Today's SA for FAs podcast takes a look at the role of stress, specifically financial stress, in shortening our lives via much higher incidences of heart attack and stroke. I would add the idea that financial stress making every other aspect of life more difficult. I have no idea whether financial stress causes a 13X increase in heart attacks as I think I heard Gil, the host of the podcast, say as these types of studies are often cloudy (not a knock on Gil, just not sure how the study was actually done).
It is easy to accept that financial stress makes every other aspect of life more difficult ranging from decisions that need to be made to feeling emotional angst too frequently leading to feeling poorly, physically. The inputs to determining how much money you accumulate include income, growth prospects for income, spending habits, savings rate, investment returns and emotional stability while enduring normal market cyclicality. No pushback if you think of others.
Spending, saving and behavior are likeliest in our control more so than the others. Not that planning wouldn't be crucial but you can start out living below your means as a young adult or evolve into that later, both paths then lead to an increased savings rate. As far a stock market emotion, this can be learned even if it is not easy but we probably all know people who will never come around to realize the next large decline won't actually be different.
We can attempt to influence our incomes in several ways of course but there is an element of this that is beyond your control. If you're making $100,000 at a mid-level in your field, working hard and investing in yourself via education will increase the odds that you level up but someone needs to give you that shot or things have to otherwise work out well.
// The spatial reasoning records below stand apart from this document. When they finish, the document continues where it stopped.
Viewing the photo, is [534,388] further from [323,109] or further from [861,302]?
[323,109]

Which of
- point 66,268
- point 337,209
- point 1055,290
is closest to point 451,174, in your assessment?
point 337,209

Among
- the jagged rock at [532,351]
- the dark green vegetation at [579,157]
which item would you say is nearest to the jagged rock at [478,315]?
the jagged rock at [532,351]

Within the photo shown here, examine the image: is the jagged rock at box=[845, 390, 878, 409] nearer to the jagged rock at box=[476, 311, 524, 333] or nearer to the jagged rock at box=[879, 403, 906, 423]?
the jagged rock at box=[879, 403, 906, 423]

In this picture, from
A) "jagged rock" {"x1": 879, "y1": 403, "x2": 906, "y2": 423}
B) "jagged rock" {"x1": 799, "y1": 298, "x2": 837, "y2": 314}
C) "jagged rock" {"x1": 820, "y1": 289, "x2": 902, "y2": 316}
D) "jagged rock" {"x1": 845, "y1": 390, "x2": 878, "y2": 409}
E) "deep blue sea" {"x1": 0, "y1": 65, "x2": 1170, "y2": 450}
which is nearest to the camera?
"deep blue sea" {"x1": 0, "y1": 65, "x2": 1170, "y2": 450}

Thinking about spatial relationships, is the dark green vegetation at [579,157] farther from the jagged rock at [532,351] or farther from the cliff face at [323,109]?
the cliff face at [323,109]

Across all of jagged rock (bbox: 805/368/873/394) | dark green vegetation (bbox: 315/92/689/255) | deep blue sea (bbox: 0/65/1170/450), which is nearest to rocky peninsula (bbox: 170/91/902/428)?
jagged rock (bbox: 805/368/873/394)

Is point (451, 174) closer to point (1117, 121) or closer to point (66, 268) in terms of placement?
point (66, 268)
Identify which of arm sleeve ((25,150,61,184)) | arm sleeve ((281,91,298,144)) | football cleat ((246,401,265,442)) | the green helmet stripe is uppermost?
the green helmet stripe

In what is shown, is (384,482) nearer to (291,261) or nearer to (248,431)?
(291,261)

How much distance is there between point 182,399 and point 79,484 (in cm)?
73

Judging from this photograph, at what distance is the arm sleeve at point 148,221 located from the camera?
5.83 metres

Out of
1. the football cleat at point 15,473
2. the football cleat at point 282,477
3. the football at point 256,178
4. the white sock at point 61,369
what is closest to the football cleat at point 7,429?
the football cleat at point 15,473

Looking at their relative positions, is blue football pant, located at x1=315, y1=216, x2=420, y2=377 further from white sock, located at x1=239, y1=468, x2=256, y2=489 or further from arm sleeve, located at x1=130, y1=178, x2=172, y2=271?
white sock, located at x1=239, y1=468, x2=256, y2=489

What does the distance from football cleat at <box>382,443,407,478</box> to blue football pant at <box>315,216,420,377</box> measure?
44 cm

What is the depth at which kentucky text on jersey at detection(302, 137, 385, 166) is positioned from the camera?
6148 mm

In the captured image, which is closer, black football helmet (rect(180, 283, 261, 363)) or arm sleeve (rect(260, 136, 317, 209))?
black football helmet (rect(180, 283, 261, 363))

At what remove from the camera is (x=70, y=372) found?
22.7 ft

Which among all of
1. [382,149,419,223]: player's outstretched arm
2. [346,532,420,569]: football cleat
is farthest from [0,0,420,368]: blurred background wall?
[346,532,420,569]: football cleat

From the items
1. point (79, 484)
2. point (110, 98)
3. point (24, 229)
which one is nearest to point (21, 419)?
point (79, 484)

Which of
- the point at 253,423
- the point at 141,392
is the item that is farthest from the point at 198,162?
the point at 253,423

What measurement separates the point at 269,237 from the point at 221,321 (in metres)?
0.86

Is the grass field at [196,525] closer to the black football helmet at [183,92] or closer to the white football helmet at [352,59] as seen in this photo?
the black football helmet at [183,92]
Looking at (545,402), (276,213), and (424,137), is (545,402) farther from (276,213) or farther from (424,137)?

For many years I've been writing about one-off expenses that can't be budgeted for but that have the potential to derail retirement spending if not at least partially accounted for, like maybe setting aside $1000/mo for things like tires, home repairs or veterinary bills. For folks living close to the edge with a high spending rate relative to income, these sorts of one-offs can lead to going into debt if you don't have $5000 to, for example, re-wire your house.
We have had a challenging year on this front. Earlier in the year we put a roof on our house, we're not sure when it was put on exactly but there were visible signs that it needed to be repaired and we had a bit of a runway for it. Then we had issues with my wife's car, there was a boot issue and we needed to get the serpentine belt replaced which all in was about $2000. That all seems like a lot but there's more, we have a major plumbing issue at our Airbnb that we're getting fixed next week that will be a mid-four figure endeavor.
We have always lived well below our means so the net effect of this is that we will be putting a lot less in my Solo 401k for the year. Having to spend money like that is a bummer but nowhere near the bummer of racking all that up on a credit card.
Another relevant part of this conversation is that when you have a smaller lifestyle to pay for when you retire you put less stress on your portfolio and the number you need from your portfolio is likely to be a smaller percentage of your nest egg. We all know that a 4% withdrawal rate is generally viewed as sustainable, it's not riskless but it is reasonably sustainable. However small the risk of outliving your money at 4%, it is even smaller if you only need 3%. Additionally, the smaller portfolio income need provides flexibility in the face a really big one-off expense.
Financial stress decreases further if you can generate some other income stream beyond your portfolio and Social Security whether it is some sort of passive income or monetized hobby. I've tried to be consistently transparent with our plans for when we reach retirement age. Starting in my late 30's I used to talk in terms of thinking I never wanted to retire. At 53, I have the same sentiment but would phrase it that I can't see a scenario where I would want to retire from managing money. Anything can change at anytime of course but I have been of the same mind on this for a reasonably long time now but I still concede that it will be unlikely that anyone will hire me when I am 80. I can however envision giving up being fire chief at a fairly young age, I am almost eight years in to what I think will be a 15 year tenure.
If things go as I hope, waiting until close to 70 for Social Security (the idea of maxing out my wife's survivor benefit if I die early appeals to me), $1500-$2000/mo in today's dollars from our rental and a modest income by being capable of sticking with my day job to a very old age, then we would need anything from our portfolio to live on. It would be there if needed for one-offs, other emergencies or maybe even travelling.
Having a portfolio that you don't have to rely on would obviously reduce market-inducing stress dramatically. Plan B would be needing to rely on the portfolio a a regular source of income. This is a years in the making plan and it is still evolving. Whatever it is you want to do/prioritize in your planning, even down to how you'll occupy your time, is better started now as opposed to waking up on day one of retirement and saying to yourself, "ok, now what am I going to do."